Fredrik Backman is unable to give a short answer.
He knows this, and I appreciate that! When his publicist said he had time for one last quick questions, and specified “one quick question, Fredrik,” he replied that no matter how quick the question, he could easily come up with a very long answer! This self-awareness made for a very entertaining author event at Powell’s on Sunday, June 11, 2017. The event began with Backman engaging in discussion with Emily Chenoweth, author of Hello Goodbye. What I heard of that part I enjoyed, but both Backman and Chenoweth started off soft-spoken and failed to hold the microphones very close while speaking. Sitting in the third row from the back, we missed most of what was said during this. However they caught on to the fact that not everyone could hear, and for the Q&A session they gave people in the audience the microphone to ask, which was super helpful!
The Powell’s event was to celebrate Backman’s newest book, Beartown, which he described as being about a small town, hockey, and good people doing terrible things. A terrible sex crime takes place and the town doesn’t know how to react (full disclosure: I haven’t had a chance to read it yet, so my synopsis is based off of what they talked about at the event). Backman said he wanted to keep everything about it in the gray, to have no black and white, and to explore his own hypocrisy–he still roots for sports players that are incredible athletes, even when he knows they have done terrible things.
After reading A Man Called Ove, Backman’s 2012 international bestseller, I was very excited to attend.

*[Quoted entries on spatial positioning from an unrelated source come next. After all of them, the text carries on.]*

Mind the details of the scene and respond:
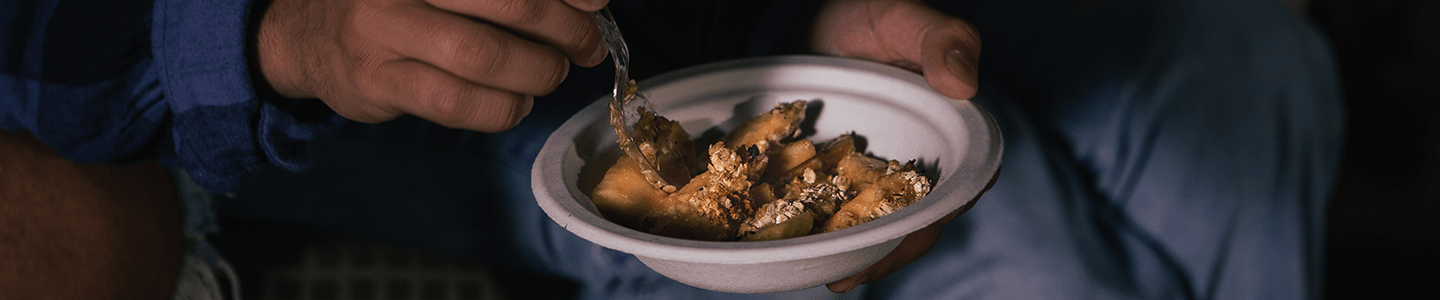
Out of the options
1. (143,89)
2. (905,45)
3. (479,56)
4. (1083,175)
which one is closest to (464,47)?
(479,56)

My mom is a huge fan of Backman, and has read all of his work, and tried to get me to read Ove years before Imaginary Book Club did, but with my ever-growing TBR pile I neglected to do so. Knowing how much she loves the book, I was able to get her a copy of A Man Called Ove and have Backman sign it. When I told him it was for my mom, and that she is a huge fan, he actually drew a little doodle for her! He was very sweet about it, and seems to really appreciate his fans rather than taking them for granted.

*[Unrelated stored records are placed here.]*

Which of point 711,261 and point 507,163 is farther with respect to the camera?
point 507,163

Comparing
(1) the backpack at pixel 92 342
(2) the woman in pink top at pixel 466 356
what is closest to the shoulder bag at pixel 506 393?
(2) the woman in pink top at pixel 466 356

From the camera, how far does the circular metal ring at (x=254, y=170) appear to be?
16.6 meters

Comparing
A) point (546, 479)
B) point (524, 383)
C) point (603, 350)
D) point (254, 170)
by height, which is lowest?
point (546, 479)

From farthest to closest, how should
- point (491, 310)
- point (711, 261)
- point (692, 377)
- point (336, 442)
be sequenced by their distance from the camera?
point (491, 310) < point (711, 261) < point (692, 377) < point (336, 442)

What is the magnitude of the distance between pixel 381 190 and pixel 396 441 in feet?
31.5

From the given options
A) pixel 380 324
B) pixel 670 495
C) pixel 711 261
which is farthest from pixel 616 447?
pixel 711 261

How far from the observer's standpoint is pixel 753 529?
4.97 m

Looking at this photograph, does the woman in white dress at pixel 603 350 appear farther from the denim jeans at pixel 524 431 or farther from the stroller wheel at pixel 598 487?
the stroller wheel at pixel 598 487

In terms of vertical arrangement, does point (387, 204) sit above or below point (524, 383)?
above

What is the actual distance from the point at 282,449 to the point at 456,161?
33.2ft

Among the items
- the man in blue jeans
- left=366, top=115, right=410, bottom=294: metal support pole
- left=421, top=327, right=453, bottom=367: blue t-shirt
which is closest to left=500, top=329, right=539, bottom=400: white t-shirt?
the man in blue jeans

In Sweden, Backman began learning English at a young age, so he is fluent. An audience member asked about his part in the translation process, and he said that he leaves it to the experts. He also noted that he feels it is easier to translate from a language that has fewer adjectives to a language that has many adjectives than vice versa. English has a lot more adjectives than Swedish does, and maybe that’s why he is able to convey emotions so well through his writings!
When someone asked why he chose to write a book about Britt-Marie, he said he liked how complicated she was, and that he had his wife read a draft of Britt-Marie Was Here and said “oh, you wrote about yourself!”
Apparently Backman and Britt-Marie are both stubborn, unable to let things go, and passive aggressive.
Backman even stated that he is incredibly difficult to work with…according to everyone he has ever worked with. Hey, write what you know, right? But Backman came across as a very emphatic guy who doesn’t assume he can write about the experiences of others. He spoke of talking with the people in his life who have had those experiences, and having those conversations inform his writing. As someone who has gotten frustrated more than once at male authors assuming they can understand the female mind, I appreciated that! All of Backman’s answers were very deliberate and grounded in his feelings for the art of writing, and, though long-winded, provided a window into how he brings his characters to life.
In our discussion of A Man Called Ove at Imaginary Book Club, we discussed how surprised many readers are when they got to the end of the book and realized how emotionally invested they were in the curmudgeonly Ove! Backman can write emotions so well you begin to view his characters as your own neighbors, their troubles as your own hurdles. I loved how he would start to answer a question, get distracted in his answer, and often fail to truly address the questions at all, while still conveying to all of us present that the art of writing is hard, and scary, and personal, and wonderful all in one go.
Sometimes you go to an author event and end up very disappointed – the author came across as condescending, they hated the parts of the book you loved, they were an hour late and didn’t apologize – but sometimes you go to an author event and come away liking the author even more, and looking forward to reading more of their work.
After listening to and meeting Fredrik Backman (while wearing my Imaginary Book Club shirt, nonetheless!), I can’t wait to read all the rest of his books, and I will continue to recommend his works to my friends.